* **TEXTE À LIRE**
Intervention de Jean-Pierre Godefroy

Réunion du 7 avril 2011 à 15h00
Bioéthique — Article 22

Photo de Jean-Pierre GodefroyJean-Pierre Godefroy :

Un débat est né, à l’Assemblée nationale, sur la limitation du nombre d’embryons surnuméraires. En effet, selon les statistiques fournies par l’Agence de la biomédecine dans son dernier bilan, il y avait, au 31 décembre 2007, 154 822 embryons congelés dans les centres d’assistance médicale à la procréation, dont 40 % ne font plus l’objet d’un projet parental et sont donc voués à être détruits à plus ou moins brève échéance.

Soulever la question de la limitation du nombre d’embryons surnuméraires n’est pas illégitime, mais la réponse apportée à l’article 22 nous semble erronée.

Sur la forme, tout d’abord, l’alinéa 6 de l’article 19 du projet de loi prévoit déjà que « la mise en œuvre de l’assistance médicale à la procréation privilégie les pratiques et procédés qui permettent de limiter le nombre des embryons conservés. L’Agence de la biomédecine rend compte, dans son rapport annuel, des méthodes utilisées et des résultats obtenus. »

Bien entendu, ni l’Agence de la biomédecine ni les praticiens ne souhaitent que le nombre d’embryons surnuméraires soit trop important.

* **TRAVAIL DEMANDÉ A**
Dans l'intervention sur la bioéthique, relevez toutes les indications chiffrées (date, effectif, pourcentage) du paragraphe commençant par « Un débat est né ».
* **TRAVAIL DEMANDÉ B**
Recopiez le passage de l'intervention sur la bioéthique qui débute à « Intervention de Jean-Pierre » et s'achève à « nous semble erronée. ».
* **TRAVAIL DEMANDÉ C**
D'après l'intervention sur la bioéthique, quelle proportion des embryons congelés ne fait plus l'objet d'un projet parental ?
Les enregistrements constituent un matériau indépendant de l'intervention.

* **RELEVÉ DES DONNÉES**
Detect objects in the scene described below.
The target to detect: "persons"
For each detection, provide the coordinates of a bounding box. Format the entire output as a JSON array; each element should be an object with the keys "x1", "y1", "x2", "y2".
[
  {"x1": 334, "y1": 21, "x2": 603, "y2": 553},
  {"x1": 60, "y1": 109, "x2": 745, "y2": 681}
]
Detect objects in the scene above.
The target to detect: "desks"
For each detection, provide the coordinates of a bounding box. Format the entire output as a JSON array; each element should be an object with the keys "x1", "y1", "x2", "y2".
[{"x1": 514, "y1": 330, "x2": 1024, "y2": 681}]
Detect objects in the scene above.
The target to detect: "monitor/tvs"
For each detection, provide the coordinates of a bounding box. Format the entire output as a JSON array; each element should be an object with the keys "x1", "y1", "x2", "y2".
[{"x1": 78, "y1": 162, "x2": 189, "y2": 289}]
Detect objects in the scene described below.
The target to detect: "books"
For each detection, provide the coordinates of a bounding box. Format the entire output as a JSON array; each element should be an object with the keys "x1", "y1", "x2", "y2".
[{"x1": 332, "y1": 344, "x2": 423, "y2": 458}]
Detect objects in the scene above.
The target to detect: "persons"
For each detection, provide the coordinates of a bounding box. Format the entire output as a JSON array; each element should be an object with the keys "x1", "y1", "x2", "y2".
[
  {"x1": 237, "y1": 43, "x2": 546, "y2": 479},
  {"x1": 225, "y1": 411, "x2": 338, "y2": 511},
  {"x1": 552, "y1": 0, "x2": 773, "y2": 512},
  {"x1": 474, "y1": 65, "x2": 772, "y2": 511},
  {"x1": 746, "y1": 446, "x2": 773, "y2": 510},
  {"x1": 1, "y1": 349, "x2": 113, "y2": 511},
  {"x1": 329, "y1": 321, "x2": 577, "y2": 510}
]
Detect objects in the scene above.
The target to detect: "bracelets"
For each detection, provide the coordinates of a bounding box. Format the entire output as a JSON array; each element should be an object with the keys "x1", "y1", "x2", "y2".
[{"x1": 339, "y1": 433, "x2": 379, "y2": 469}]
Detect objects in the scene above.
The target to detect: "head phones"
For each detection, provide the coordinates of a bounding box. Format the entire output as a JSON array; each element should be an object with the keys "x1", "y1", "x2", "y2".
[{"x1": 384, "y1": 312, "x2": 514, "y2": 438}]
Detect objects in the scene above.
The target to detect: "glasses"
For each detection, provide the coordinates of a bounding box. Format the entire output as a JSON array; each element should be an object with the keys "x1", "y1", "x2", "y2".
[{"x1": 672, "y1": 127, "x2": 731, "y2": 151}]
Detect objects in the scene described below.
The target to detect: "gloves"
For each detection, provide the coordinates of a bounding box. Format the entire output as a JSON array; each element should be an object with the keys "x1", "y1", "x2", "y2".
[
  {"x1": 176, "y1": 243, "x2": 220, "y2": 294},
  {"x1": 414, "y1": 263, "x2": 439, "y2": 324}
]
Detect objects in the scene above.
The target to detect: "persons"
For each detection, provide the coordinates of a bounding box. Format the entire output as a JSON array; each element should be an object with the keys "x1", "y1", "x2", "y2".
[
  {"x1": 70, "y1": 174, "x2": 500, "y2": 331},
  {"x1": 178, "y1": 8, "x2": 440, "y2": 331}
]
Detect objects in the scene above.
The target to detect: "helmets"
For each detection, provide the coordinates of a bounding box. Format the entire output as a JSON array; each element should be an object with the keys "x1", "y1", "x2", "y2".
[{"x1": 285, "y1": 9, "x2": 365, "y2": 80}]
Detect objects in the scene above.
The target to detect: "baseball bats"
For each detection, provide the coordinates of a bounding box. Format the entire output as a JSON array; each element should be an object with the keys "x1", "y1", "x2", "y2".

* **RÉPONSE ATTENDUE A**
31 décembre 2007 ; 154 822 embryons congelés ; 40 %

* **RÉPONSE ATTENDUE B**
Intervention de Jean-Pierre Godefroy

Réunion du 7 avril 2011 à 15h00
Bioéthique — Article 22

Photo de Jean-Pierre GodefroyJean-Pierre Godefroy :

Un débat est né, à l’Assemblée nationale, sur la limitation du nombre d’embryons surnuméraires. En effet, selon les statistiques fournies par l’Agence de la biomédecine dans son dernier bilan, il y avait, au 31 décembre 2007, 154 822 embryons congelés dans les centres d’assistance médicale à la procréation, dont 40 % ne font plus l’objet d’un projet parental et sont donc voués à être détruits à plus ou moins brève échéance.

Soulever la question de la limitation du nombre d’embryons surnuméraires n’est pas illégitime, mais la réponse apportée à l’article 22 nous semble erronée.

* **RÉPONSE ATTENDUE C**
40 % des embryons congelés.